I’ve ummed and ahhed about posting this up, but this is my personal blog and somewhere along the line it feels right to use it to get my thoughts in order. Last Friday, I had some very bad news that brought home the fragility of life and made me question everything that I’m doing. To adequately explain it, it needs just a little background:
A couple of years ago, we noticed a lump on my daughters side. It was small, about the size of a pea. After having it checked out by a couple of doctors and getting an ultrasound scan at the hospital, it was diagnosed as a simple fatty lump or cyst and advised to leave it, as it would probably disappear on it’s own.
Fast forward to a few months ago and it had grown to the size of a grape and was caused our daughter some discomfort. She couldn’t sleep on that side and it was catching on things, e.g. her karate belt. So off to the Docs again and with his agreement, we were referred to the hospital for a surgical consult, where it was quickly agreed to remove it. Having my daughter go in for an operation was one of the most traumatic moments of my life, but thankfully, everything turned out fine.
However, when we saw the consultant afterwards, he mentioned that he didn’t really know what the lump was and so had sent it off to the lab. I wasn’t too concerned. Some weeks later however, we got the results: they weren’t sure know what it was either, and it had been sent off to a second lab.
Friday we got the result: rather than the benign cyst we were expecting, they have identified Spindle Cells, which put it into the non-benign tumour category. Now whilst they have rated it as a low malignancy, low metastasis tumour, it’s hard not to use the big C word (though the consultant didn’t). If it’s not benign then it’s malignant, and a “malignant tumour” is the definition of cancer, and that is a word that is going to ruin your day every time.
If you don’t know, malignancy is how virulent it is in terms of it’s tendency to grow and invade neighbouring tissue. It grew from pea size to grape size in 2 years and the consultant said it was “like shelling a pea” in that it was completely self contained and showed no signs of spreading further.
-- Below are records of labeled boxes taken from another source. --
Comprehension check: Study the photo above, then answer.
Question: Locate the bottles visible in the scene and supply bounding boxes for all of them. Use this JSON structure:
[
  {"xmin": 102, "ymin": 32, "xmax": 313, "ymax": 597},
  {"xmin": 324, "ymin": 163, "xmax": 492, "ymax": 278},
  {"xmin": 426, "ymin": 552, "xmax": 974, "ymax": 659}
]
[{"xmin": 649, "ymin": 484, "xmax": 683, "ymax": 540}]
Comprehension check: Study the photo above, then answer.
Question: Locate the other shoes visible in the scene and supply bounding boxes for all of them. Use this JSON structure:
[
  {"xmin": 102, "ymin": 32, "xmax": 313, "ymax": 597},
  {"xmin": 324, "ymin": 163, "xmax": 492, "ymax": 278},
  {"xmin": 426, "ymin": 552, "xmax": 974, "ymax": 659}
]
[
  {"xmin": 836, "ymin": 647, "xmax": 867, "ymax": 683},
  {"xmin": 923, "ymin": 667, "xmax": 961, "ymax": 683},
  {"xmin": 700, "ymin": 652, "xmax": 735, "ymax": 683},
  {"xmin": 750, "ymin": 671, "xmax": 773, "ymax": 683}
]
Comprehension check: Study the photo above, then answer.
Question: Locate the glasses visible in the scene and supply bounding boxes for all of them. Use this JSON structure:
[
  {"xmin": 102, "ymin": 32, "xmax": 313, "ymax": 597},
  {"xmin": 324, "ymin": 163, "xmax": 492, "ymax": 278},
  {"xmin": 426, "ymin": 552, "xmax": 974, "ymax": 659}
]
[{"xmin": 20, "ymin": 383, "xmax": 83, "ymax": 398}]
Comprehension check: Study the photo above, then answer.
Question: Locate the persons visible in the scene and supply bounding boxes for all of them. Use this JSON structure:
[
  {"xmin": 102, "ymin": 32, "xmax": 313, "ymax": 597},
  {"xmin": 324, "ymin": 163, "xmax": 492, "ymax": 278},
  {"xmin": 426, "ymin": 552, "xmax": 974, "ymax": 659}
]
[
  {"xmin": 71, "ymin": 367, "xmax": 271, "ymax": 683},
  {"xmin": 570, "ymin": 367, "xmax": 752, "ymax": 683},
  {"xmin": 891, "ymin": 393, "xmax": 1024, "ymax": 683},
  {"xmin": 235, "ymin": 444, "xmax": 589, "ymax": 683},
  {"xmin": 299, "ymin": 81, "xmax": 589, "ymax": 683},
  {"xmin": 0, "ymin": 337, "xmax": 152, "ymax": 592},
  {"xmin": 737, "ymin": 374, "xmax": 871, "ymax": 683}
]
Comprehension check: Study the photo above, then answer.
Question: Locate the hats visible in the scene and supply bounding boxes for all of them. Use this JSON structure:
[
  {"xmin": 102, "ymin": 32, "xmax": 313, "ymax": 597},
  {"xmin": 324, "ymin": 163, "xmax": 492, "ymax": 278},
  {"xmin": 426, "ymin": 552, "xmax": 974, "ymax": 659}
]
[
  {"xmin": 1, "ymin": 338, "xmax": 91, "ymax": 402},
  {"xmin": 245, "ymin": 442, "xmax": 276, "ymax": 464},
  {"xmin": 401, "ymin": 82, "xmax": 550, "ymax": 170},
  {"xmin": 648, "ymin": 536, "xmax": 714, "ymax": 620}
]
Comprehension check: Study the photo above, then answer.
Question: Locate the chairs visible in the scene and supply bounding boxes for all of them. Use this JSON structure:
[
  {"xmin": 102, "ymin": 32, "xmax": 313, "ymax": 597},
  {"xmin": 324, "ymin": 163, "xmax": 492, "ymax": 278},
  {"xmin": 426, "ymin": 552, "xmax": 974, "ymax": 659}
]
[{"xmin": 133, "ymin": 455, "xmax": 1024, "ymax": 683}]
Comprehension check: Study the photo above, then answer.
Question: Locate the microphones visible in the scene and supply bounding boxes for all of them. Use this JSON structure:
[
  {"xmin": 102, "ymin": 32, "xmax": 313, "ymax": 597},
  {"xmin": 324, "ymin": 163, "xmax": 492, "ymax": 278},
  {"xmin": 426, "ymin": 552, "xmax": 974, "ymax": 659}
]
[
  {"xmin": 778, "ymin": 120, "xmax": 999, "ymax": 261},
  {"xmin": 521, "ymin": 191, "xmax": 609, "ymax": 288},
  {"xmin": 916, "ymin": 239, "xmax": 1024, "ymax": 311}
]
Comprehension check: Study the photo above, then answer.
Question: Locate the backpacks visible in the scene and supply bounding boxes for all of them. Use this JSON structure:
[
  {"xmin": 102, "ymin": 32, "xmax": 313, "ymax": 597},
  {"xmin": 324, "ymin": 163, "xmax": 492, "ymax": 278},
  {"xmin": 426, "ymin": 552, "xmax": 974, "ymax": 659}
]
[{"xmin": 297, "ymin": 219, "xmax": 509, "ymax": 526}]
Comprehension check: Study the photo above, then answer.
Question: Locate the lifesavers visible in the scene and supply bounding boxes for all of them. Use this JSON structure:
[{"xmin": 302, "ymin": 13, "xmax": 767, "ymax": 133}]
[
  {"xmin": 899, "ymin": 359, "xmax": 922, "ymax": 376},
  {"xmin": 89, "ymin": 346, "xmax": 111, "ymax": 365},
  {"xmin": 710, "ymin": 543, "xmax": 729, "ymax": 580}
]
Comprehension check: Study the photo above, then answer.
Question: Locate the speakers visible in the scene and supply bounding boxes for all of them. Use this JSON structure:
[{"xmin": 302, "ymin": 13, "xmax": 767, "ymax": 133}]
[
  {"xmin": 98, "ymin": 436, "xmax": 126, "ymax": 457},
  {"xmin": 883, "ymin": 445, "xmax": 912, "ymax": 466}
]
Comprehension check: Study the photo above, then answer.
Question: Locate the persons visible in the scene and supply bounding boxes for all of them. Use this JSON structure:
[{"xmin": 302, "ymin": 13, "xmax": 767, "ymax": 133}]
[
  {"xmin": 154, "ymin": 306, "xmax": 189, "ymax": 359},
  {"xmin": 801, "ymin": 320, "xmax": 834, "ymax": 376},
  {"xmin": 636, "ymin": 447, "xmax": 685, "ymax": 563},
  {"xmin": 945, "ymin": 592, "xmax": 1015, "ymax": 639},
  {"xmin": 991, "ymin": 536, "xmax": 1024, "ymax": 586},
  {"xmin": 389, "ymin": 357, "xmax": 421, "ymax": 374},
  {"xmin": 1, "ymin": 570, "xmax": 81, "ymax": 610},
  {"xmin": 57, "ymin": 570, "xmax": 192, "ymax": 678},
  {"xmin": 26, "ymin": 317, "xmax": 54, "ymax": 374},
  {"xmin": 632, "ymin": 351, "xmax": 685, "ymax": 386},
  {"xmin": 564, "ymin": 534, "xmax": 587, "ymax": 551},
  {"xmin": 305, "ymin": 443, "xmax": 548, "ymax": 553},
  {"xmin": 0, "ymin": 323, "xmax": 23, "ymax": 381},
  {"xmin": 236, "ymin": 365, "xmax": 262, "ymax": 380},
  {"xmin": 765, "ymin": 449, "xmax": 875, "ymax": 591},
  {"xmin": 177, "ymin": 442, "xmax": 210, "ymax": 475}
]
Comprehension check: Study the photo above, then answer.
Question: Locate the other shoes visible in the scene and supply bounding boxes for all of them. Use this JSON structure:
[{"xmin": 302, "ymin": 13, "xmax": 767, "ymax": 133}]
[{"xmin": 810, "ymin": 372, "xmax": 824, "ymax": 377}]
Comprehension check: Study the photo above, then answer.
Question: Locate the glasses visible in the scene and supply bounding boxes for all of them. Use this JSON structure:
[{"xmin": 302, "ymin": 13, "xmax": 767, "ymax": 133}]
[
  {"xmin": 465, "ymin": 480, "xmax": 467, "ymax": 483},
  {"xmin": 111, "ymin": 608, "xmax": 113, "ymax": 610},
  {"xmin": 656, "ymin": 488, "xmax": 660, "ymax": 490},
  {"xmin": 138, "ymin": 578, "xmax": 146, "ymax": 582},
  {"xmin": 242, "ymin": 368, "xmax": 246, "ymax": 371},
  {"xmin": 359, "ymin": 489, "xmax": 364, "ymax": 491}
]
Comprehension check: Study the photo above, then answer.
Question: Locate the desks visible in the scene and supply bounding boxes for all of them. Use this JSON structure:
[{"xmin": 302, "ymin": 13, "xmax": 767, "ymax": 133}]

Metastasis means how likely it is to have bits break off and travel through the body to appear in other sites, which is usually what kills people.
So, the upshot of all this, is that they want to repeat the excision operation and cut out a bigger chunk of tissue. The purpose of this is to make sure they got it all and it will be rechecked for evidence of more spindle cells. This is happening in a couple of weeks. Having said this, the consultant really wasn’t too worried and said the risks were so low, if we didn’t want to go through with a repeat of the operation, he wouldn’t try to change our mind, as the likelihood was everything was sorted and this was the end of it.
So on the one hand, it’s certainly is pretty bad news. On the other hand, the lump has already been removed and has the lowest risk rating the hospital could give. Hence my title, is this the best, bad news? It’s a tough position to be in, as every operation carries a risk, and I wasn’t planning on repeating the trauma of the last one too soon, if ever! The kid of course is mostly oblivious to all this worry, which I’m trying hard to maintain, but the worst thing of all is the feeling of complete helplessness. It’s the curse of parenthood for sure.